莊二夫人見自己也無辜被牽扯進去,暗道難不成這個時候自己還能跟莊老夫人討價還價不成?這豈不是要逼著自己白送還了園子給莊敬航?想著越發覺得退了那親事好,于是忍不住將莊敬航的實情說給莊老夫人聽。
姚氏原也當真以為莊敬航又叫忠勇世子痛揍一回,此時聽說實情,當即呆若木雞傻傻地站著。
莊老夫人聽說后,心驚不已,只覺得舌頭發麻,眼睛發澀,手腳無不冰涼,呆愣了半日,卻也不掉眼淚了,喃喃道:“那就退了吧,當初給的聘禮就不要張家還了。將春暉提為姨娘,由著她好好照料老三吧。”
莊二夫人心中一喜,又見莊政航用埋怨的眼神看她,心知這莊政航不喜她太過唐突,強撐著答應道:“兒媳明日就跟哥哥嫂嫂說。”
莊老夫人點了頭,隨即揮了揮手,叫眾人出去。
待人走后,祝嬤嬤瞧著莊老夫人一聲不吭,就想叫簡妍抱了九斤來哄莊老夫人安心,誰知那九斤年歲小,偏又最是敏感,覺察到莊老夫人心中抑郁、耷拉著臉后,就先哭號起來,惹得莊老夫人也不住地掉眼淚。
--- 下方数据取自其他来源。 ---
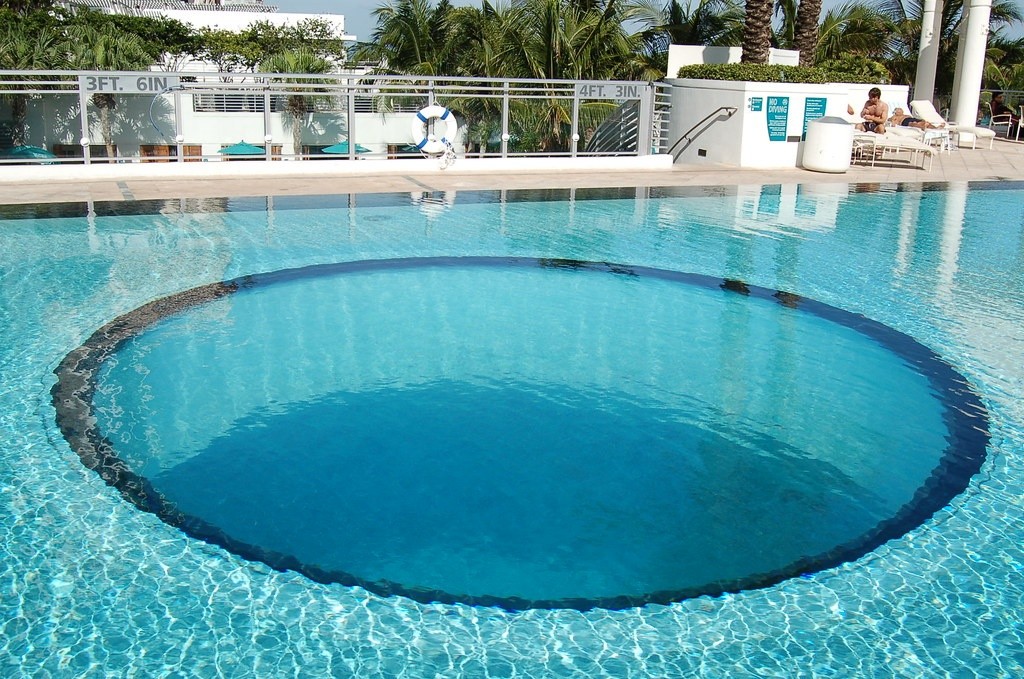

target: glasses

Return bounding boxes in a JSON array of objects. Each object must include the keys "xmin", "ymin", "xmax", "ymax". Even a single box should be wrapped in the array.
[{"xmin": 997, "ymin": 96, "xmax": 1002, "ymax": 98}]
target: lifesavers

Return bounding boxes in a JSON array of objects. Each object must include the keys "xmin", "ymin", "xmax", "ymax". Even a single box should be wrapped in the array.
[{"xmin": 411, "ymin": 105, "xmax": 458, "ymax": 154}]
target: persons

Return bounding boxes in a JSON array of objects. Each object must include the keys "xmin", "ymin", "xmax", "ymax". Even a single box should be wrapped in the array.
[
  {"xmin": 990, "ymin": 91, "xmax": 1020, "ymax": 136},
  {"xmin": 848, "ymin": 87, "xmax": 889, "ymax": 134},
  {"xmin": 888, "ymin": 108, "xmax": 944, "ymax": 131}
]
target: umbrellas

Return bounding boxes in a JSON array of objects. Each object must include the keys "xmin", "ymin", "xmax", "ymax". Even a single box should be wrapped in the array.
[
  {"xmin": 322, "ymin": 139, "xmax": 372, "ymax": 154},
  {"xmin": 217, "ymin": 140, "xmax": 265, "ymax": 154},
  {"xmin": 403, "ymin": 146, "xmax": 424, "ymax": 152},
  {"xmin": 0, "ymin": 146, "xmax": 60, "ymax": 166}
]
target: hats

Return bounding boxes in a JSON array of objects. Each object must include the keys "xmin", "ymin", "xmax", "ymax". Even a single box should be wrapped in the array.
[{"xmin": 992, "ymin": 92, "xmax": 1003, "ymax": 100}]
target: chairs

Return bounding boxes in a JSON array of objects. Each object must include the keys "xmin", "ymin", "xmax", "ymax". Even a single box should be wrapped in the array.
[{"xmin": 850, "ymin": 102, "xmax": 1024, "ymax": 173}]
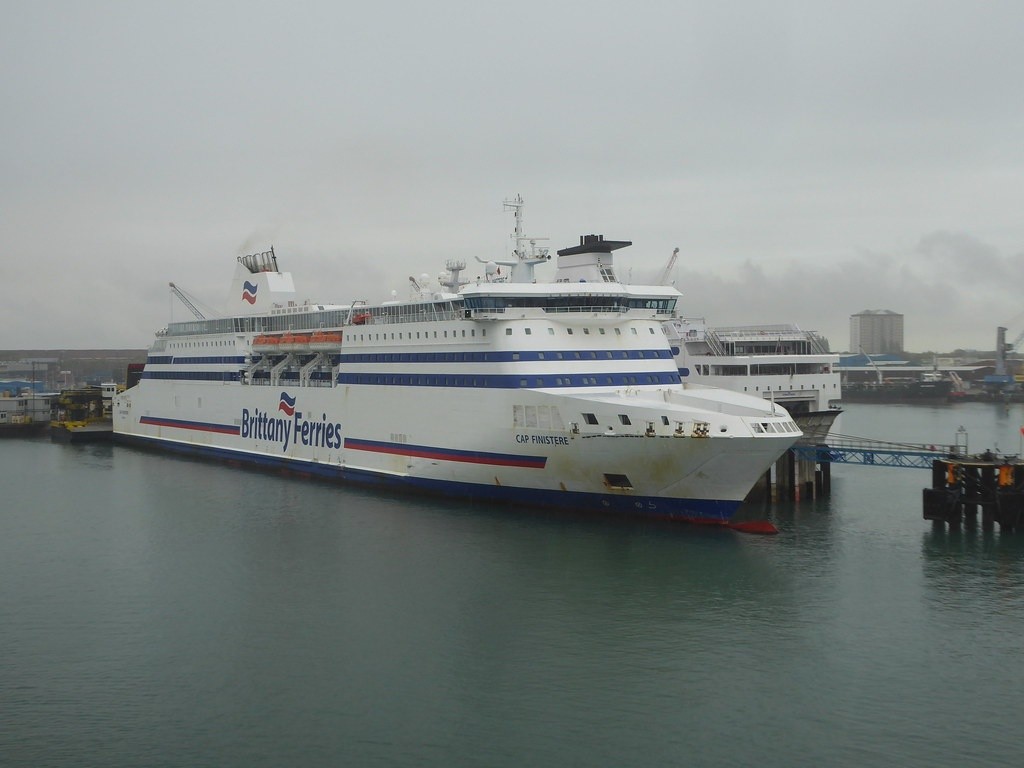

簡妍心疼不已,忙將九斤抱走,又回了棠梨閣哄她睡覺,待莊政航從前頭莊大老爺那邊回來,就問:“大老爺如何了?……老三如何了?”
莊政航癱在炕上道:“老三命硬,如今煩的倒不是他的病情,是跟忠勇府那邊,不知到底該怎么著?”
簡妍道:“聽哥哥說,忠勇府快倒霉了。”
莊政航嗤笑道:“不用聽說,如今瞧著忠勇府就倒霉的很。”
到了晚飯時刻,莊政航因想著那灘血,也吃不下飯,連小菜也不要,只喝了小半碗稀粥。
三更半夜的時候,簡妍就聽莊政航夢里喊救命,忙將他搖醒。
莊政航一頭冷汗地醒來,醒來后,就死死地抓著簡妍。
簡妍問:“夢到如夢了?”
莊政航聽到安如夢的名字就一顫,點頭道:“除了她,還有誰這樣嚇人?”
簡妍摟著他道:“不做虧心事,不怕鬼敲門。”
莊政航哧了一聲,嘆息道:“你這又是站著說話不腰疼了,換了你試試,看你怕不怕她?”說完,因為夢里夢到的事,又翻身壓在簡妍身上試了試,見果然那東西半日起不來、今晚自己雄風已去,就又在心里咒罵了安如夢一回,暗道知人知面不知心,誰知道那如花美眷皮囊下是不是一顆蛇蝎心腸。*.如此想著,就覺還是簡妍這般有狠勁都外露出來的好。一時感慨頗多,又惦記起九斤來,聽說九斤跟著金釵睡了,也不聽簡妍勸阻,又叫人抱了九斤回來,將九斤擺在他與簡妍中間。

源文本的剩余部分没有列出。